→ **Texte fourni**

Au départ, les tâches de documentation furent indubitablement imparties au centre. A terme, des tâches similaires furent effectuées dans les deux structures. Avec l’arrivée de Claudie Duport à la bibliothèque, un travail plus spécifiquement documentaire allait se faire, en particulier au niveau du traitement des thèses spécialisées. À partir de 1992, l’élaboration commune du catalogue informatisé de l’institution, allait gommer les différences.

 

 

DEUX AXES POUR LA CONSTITUTION DES FONDS :

PLURIDISCIPLINARITE ET AIRE CULTURELLE

 

 

Bien qu’une grande partie des titres rassemblés dans la Bibliothèque américaine du Groupement concerne le Brésil, ce premier don illustrait néanmoins plusieurs disciplines et couvrait l’ensemble de la région. Cette caractéristique originelle s’appliquait également à la totalité des collections. Dès sa fondation, l’IHEAL fut marqué du sceau de la pluridisciplinarité. La volonté de couvrir l’ensemble des sciences sociales sur l’aire culturelle latino-américaine présida toujours au développement des fonds détenus dans les services d'information.

 

Dans les années 2000 le nombre des titres de revue et le volume des collections plaçaient l’IHEAL au premier rang national et au troisième rang européen. D’autres collections françaises pouvaient rivaliser en volume avec celles de l’Institut des hautes études de l’Amérique latine (Bibliothèque nationale de France, Bibliothèque de documentation internationale contemporaine, Musée de l’Homme) soulignons toutefois que toutes étaient à la fois différentes et complémentaires, les services Pierre-Monbeig étaient cependant les seuls à offrir une ouverture pluridisciplinaire sur l’ensemble des aires latino-américaines. Leurs collections étaient significatives y compris dans le domaine des littératures et des civilisations.

 

Les relations institutionnelles tissées au fil des années avec constance et rigueur par Annie Lefort, première directrice de la bibliothèque, Claudie Duport, Marie-Noëlle Pellegrin et leurs collègues, permirent  des dons réguliers et des échanges avec des institutions d’Amérique ou d’Europe. D’autres institutions, choisirent après leur dissolution de “ survivre ” en confiant leurs fonds à l’Institut. Ce fut le cas du CETRAL (Centre de recherche sur l’Amérique latine et le Tiers monde) en 1986 et du Centre Lebret en 1994. Les dons personnels furent cependant les plus significatifs et les plus nombreux, en particulier ceux des  étudiants et des chercheurs. En 1992, Gustavo Beyhaut, professeur à l’université de Paris III, déposa à la Bibliothèque environ 500 livres portant principalement sur les problèmes politiques de l’Argentine, de l’Uruguay et du Chili des années 1970-1980. Peu après, une donation d’Alain Rouquié de 400 titres de politique contemporaine (un grand nombre d’entre eux concernant l’Argentine) vint compléter les collections de la bibliothèque. Pierre Gilhodès fut lui aussi, à la même époque, donateur d’un fond substantiel traitant pour l’essentiel des questions sociales et agraires en Colombie. Pour notables qu’ils furent, ces dons n’égalèrent pas l’importance des deux dernières donations reçues par la bibliothèque. Deux chercheurs, prématurément disparus souhaitèrent que leurs collections personnelles soient déposées rue Saint-Guillaume. Mario Carelli travaillait sur le Brésil, Thierry Saignes était spécialiste de la Bolivie. Ils laissèrent chacun 2000 titres sur leur pays de prédilection.

→ **Données brutes**
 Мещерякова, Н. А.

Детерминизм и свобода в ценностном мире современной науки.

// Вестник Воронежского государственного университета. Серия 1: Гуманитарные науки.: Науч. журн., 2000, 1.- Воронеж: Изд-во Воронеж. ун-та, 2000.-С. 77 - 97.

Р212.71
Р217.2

→ **Travail demandé**
- a) Répondez aux questions suivantes d'après le texte fourni.
(i) À partir de quelle année le catalogue informatisé de l'institution fut-il élaboré en commun ?
(ii) À quel rang européen l'IHEAL se plaçait-il dans les années 2000 ?
(iii) Combien de titres comptait la donation d'Alain Rouquié ?
- b) Remplacez « sceau » par « signe » dans le passage du texte fourni compris entre « DEUX AXES POUR » et « les services d'information. », bornes incluses, puis donnez ce passage en entier.
La liste placée plus haut constitue un matériau distinct du texte fourni.

→ **Réponses par tâche**
- a)
(i) À partir de 1992.
(ii) Au troisième rang européen.
(iii) 400 titres.

- b)
DEUX AXES POUR LA CONSTITUTION DES FONDS :

PLURIDISCIPLINARITE ET AIRE CULTURELLE

 

 

Bien qu’une grande partie des titres rassemblés dans la Bibliothèque américaine du Groupement concerne le Brésil, ce premier don illustrait néanmoins plusieurs disciplines et couvrait l’ensemble de la région. Cette caractéristique originelle s’appliquait également à la totalité des collections. Dès sa fondation, l’IHEAL fut marqué du signe de la pluridisciplinarité. La volonté de couvrir l’ensemble des sciences sociales sur l’aire culturelle latino-américaine présida toujours au développement des fonds détenus dans les services d'information.